Telehealth Progresses: With concern mounting over what is projected to be a shortage of primary care doctors in the not-too-distant-future, medical board officials have taken what they believe to be the first, necessary step in addressing that gap. Recently, the Federation of State Medical Boards (FSMB), the governing body comprised of the country’s medical agencies charged with the licensing, regulating, and disciplining of doctors across the U.S., drafted a model law that would open the door for doctors licensed in one state to treat patients in other states, whether in person or electronically. Their recommendation represents the biggest change to medical licensing in decades and would create a new, speedier pathway for doctors looking to practice medicine in multiple states. This latest FSMB proposal builds on the organization’s most recent attempt to remove the regulatory barriers impeding the widespread adoption of telemedicine. While there is still some resistance to those efforts, it’s becoming harder to deny the transformative possibilities offered up by telehealth.
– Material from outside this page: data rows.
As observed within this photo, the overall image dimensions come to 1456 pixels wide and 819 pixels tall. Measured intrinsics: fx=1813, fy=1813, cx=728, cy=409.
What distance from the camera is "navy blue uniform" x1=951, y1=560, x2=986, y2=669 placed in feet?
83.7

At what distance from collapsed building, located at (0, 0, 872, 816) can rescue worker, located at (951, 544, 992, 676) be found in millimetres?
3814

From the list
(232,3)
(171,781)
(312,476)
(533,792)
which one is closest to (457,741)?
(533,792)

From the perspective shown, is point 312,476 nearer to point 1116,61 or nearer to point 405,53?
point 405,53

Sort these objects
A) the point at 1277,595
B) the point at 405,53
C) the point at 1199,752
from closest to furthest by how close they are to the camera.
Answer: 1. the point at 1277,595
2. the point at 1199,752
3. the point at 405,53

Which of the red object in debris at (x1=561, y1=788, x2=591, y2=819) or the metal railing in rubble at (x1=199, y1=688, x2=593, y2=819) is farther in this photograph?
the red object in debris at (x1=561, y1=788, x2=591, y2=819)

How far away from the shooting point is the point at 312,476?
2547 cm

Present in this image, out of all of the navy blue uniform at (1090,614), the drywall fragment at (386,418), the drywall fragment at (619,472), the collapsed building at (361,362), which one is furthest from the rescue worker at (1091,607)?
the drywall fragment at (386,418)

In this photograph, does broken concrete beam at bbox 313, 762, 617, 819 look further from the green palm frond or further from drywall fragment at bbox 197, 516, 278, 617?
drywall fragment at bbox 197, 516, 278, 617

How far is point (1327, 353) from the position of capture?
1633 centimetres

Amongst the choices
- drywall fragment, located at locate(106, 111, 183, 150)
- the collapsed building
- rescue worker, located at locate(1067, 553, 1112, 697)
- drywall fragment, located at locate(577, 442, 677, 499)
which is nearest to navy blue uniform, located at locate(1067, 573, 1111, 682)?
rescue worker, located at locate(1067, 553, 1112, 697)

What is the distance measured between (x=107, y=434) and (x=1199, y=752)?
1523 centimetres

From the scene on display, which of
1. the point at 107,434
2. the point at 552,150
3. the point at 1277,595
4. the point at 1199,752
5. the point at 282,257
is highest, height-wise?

Enrollee Data Flaws: New reports from the Department of Health & Human Services (HHS) indicate that as many as 2.9 million inconsistencies have turned up from consumer data obtained through the federal insurance exchange marketplace. Performed by the Office of the Inspector General (OIG) at HHS, the analyses examined how the exchanges ensured the accuracy of applicants’ submitted information. The reports marked the first independent look into how extensive the behind-the-scenes issues that plagued the rollout of the website last fall ultimately wound up being. Millions of personal details submitted by consumers failed to match up with existing government records – a critical discrepancy given that much of that data was used to determine individuals’ subsidy eligibility. While the inspector general stopped short of drawing a line connecting the two, the reports did highlight the Administration’s limited technical capabilities, which, at the time of their release, had led to 2.6 million of those inconsistencies being unresolved.
Midterm Impact: Unsurprisingly, public opinion of the Affordable Care Act remains as politically divisive as ever. What is surprising, though, is that, while Republicans almost universally oppose the health care law, the same can’t be said for Democrats, in terms of their support for it. In the latest poll from the Pew Research Center, 94 percent of those on the right said that they disapproved of the law, while 86 percent of those on the left said they felt the opposite. While few campaign experts will likely lose any sleep over those results, a separate survey might make them sit up and take notice. In a poll conducted by Bankrate.com, 68 percent of respondents said that the Affordable Care Act will factor into how they vote in this November’s midterm elections, leaving Republican and Democrat operatives, alike, scratching their heads on how best to approach the issue on the campaign trail.